# Why can the average/midpoint of two numbers be described as the sum of the numbers divided by two?

Say I have two numbers, A and B. The "average" or the midpoint of the two numbers is given by $$\frac{A+B}{2}$$ My question is, why does this formula work?

Intuitively, I can derive the equation as follows. The "midpoint" of the two numbers can be given by: $$A+\frac{B-A}{2}$$ $$=\frac{2A}{2}+\frac{B-A}{2}$$ $$=\frac{A+B}{2}$$ But why? Why is it when you add two numbers and divided it by two you get its "midpoint"? I can't seem to find a way to intuitively visualize this. Please help, thank you!

Let's have this visualization:

$$\mathtt{|----|------+------|----|}\\ O\hphantom{----}A\hphantom{------}\ \ I\hphantom{------}\ \ \,B\hphantom{---}A+B$$

• $$I$$ is the midpoint of $$[A,B]$$
• but $$\operatorname{dist}(O,A)=\operatorname{dist}(B,A+B)=a$$

Thus $$I$$ is also the midpoint of $$[O,A+B]$$.

And since you agree it is $$I=O+\dfrac{(A+B)-O}2$$ and that $$O$$ can be identified to the zero of point addition, then $$I=\dfrac{A+B}{2}$$.

Suppose I have two measuring cups.

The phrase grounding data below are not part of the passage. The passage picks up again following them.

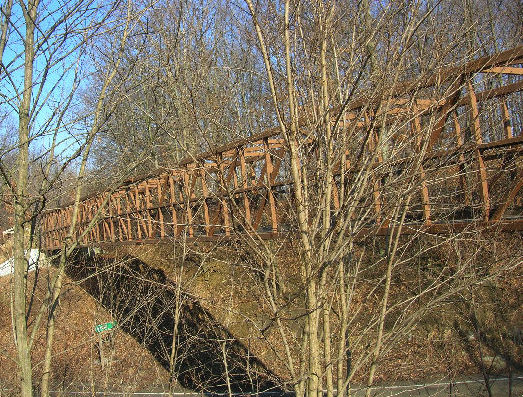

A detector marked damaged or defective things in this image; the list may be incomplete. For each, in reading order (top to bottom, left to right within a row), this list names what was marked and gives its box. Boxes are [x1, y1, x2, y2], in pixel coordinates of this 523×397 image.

rusty metal bridge [42, 48, 523, 249]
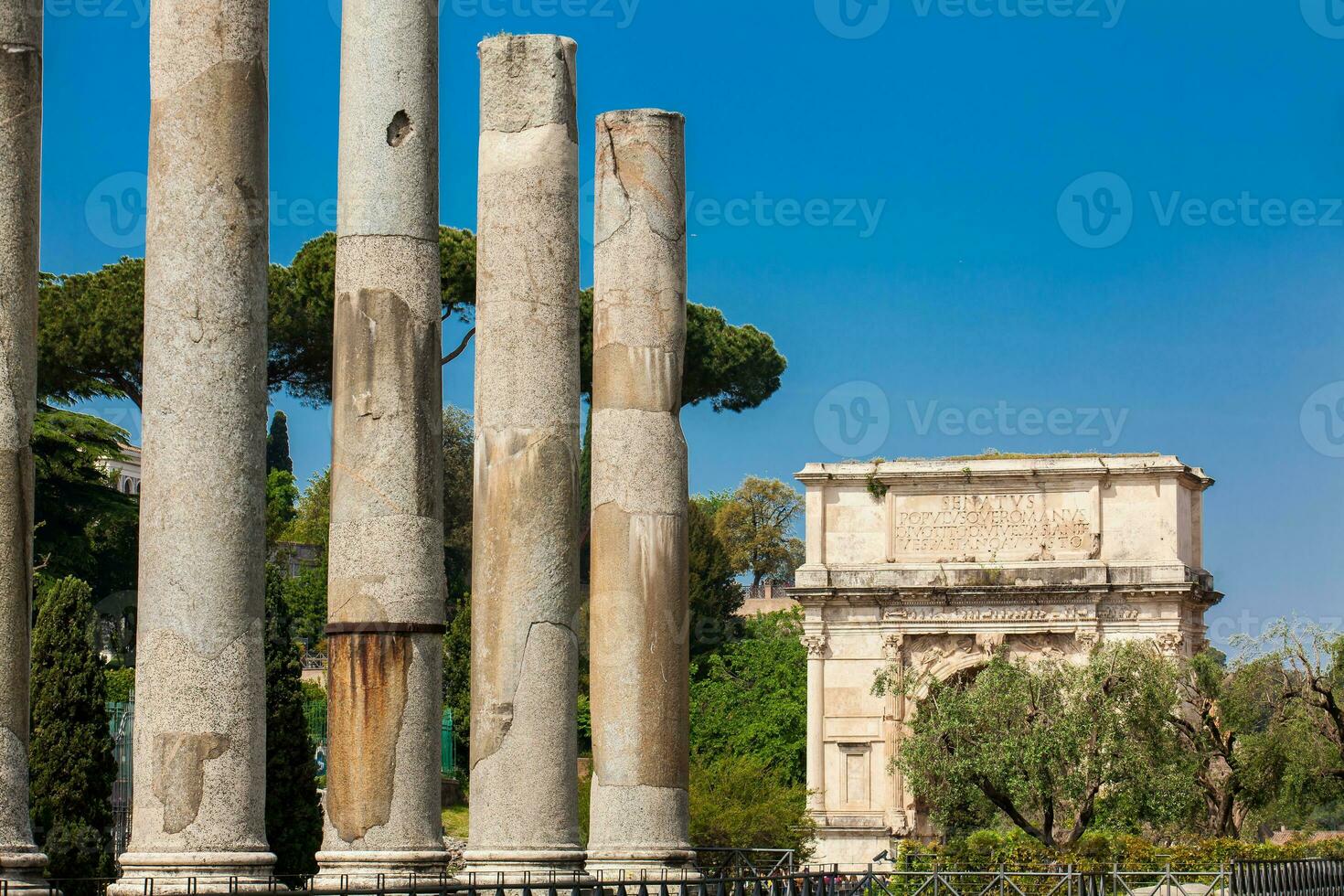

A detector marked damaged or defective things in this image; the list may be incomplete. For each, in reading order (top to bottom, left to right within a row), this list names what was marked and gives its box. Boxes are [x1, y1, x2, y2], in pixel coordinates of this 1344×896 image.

rust stain on column [325, 634, 408, 843]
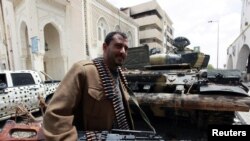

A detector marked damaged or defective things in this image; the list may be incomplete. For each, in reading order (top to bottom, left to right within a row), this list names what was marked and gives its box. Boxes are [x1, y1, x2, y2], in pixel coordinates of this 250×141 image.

damaged tank [123, 36, 250, 126]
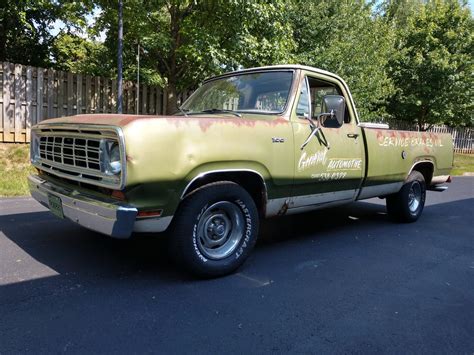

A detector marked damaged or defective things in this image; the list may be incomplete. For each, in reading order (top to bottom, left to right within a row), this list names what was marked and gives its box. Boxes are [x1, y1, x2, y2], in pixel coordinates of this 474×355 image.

cracked asphalt parking lot [0, 177, 472, 354]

One has $$A$$ ounces of water and the other has $$B$$ ounces. Also suppose that $$B$$ is bigger than $$A$$ and I want the same amount of liquid in each cup.

So I can pour some of the $$B$$ cup into the $$A$$ cup until the amounts are equal. How much is in each cup? I have a total of $$A+B$$ ounces and they are equally divided into 2 cups. So each cup has $$(A+B)/2$$ ounces.